◆ **WHAT NEEDS TO BE DONE**
Provide an exact copy of the data, excluding the images.

◆ **COLLECTED MATERIAL**
⟨
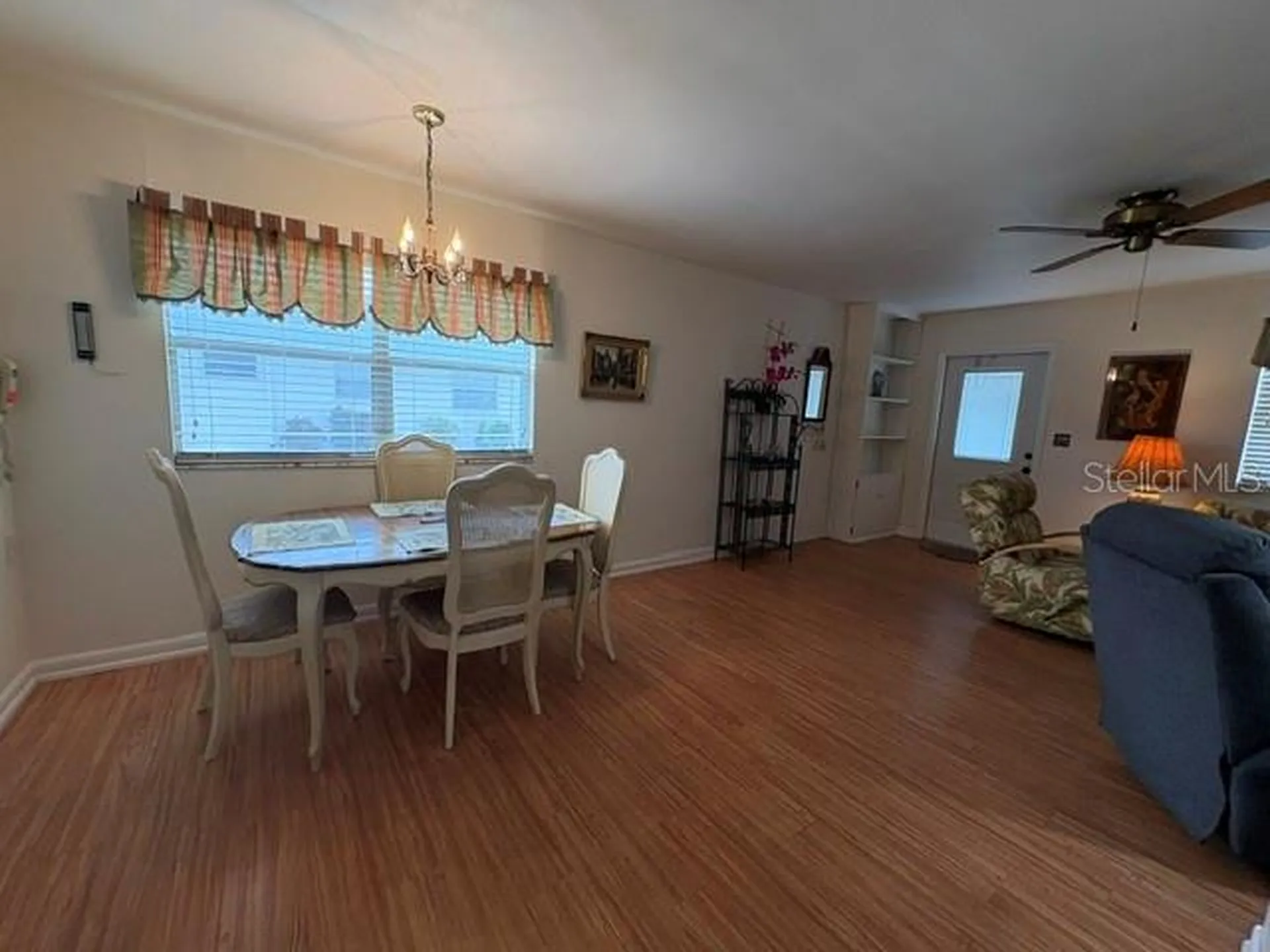 1901 Andover Way Sun City Center FL 33573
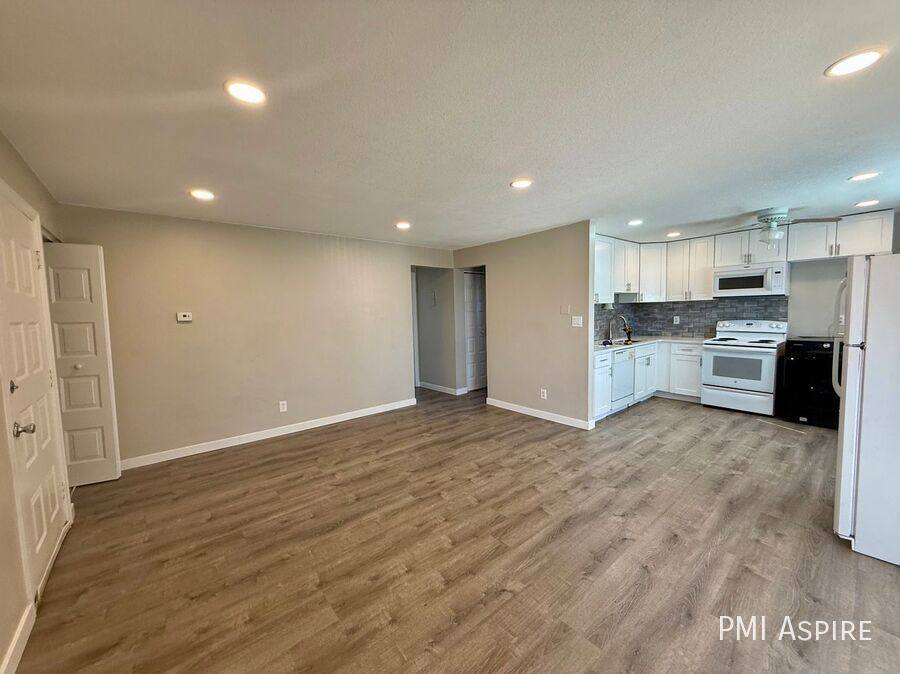 Apartment for rent at 7171 W 10th Ave #202, Denver, CO 80214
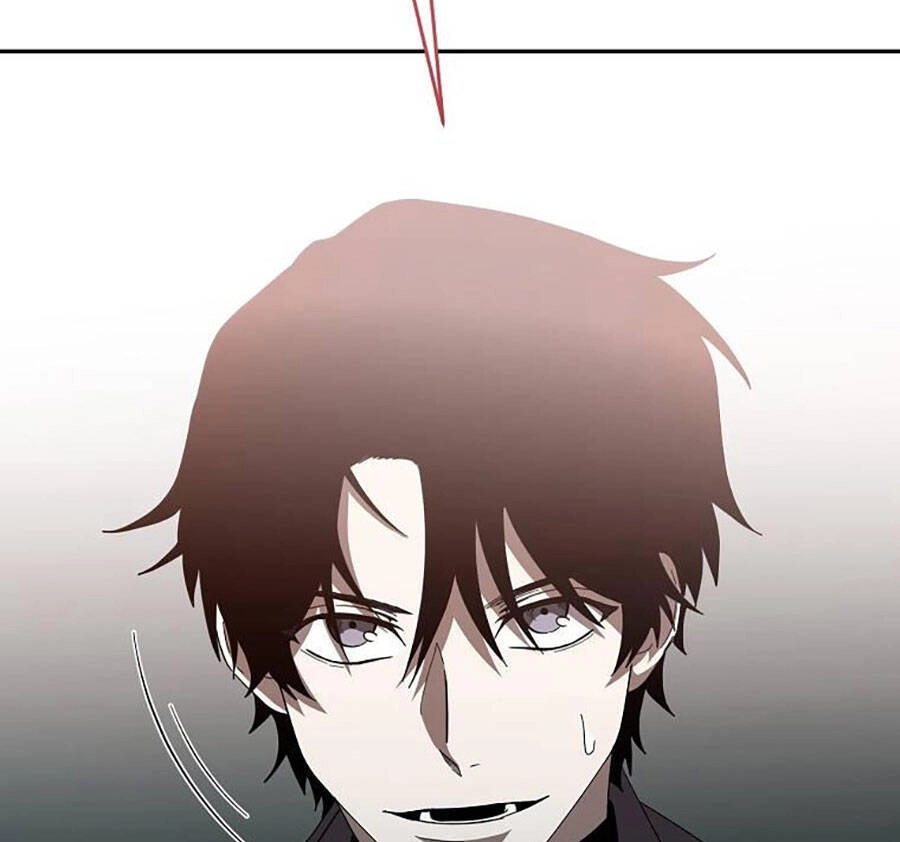 Tôi Là Thợ Săn Có Sức Mạnh Của 99 Vạn Tiền Kiếp Chapter 69 - 70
⟩
◆ **TASK ANSWER**
 1901 Andover Way Sun City Center FL 33573
 Apartment for rent at 7171 W 10th Ave #202, Denver, CO 80214
 Tôi Là Thợ Săn Có Sức Mạnh Của 99 Vạn Tiền Kiếp Chapter 69 - 70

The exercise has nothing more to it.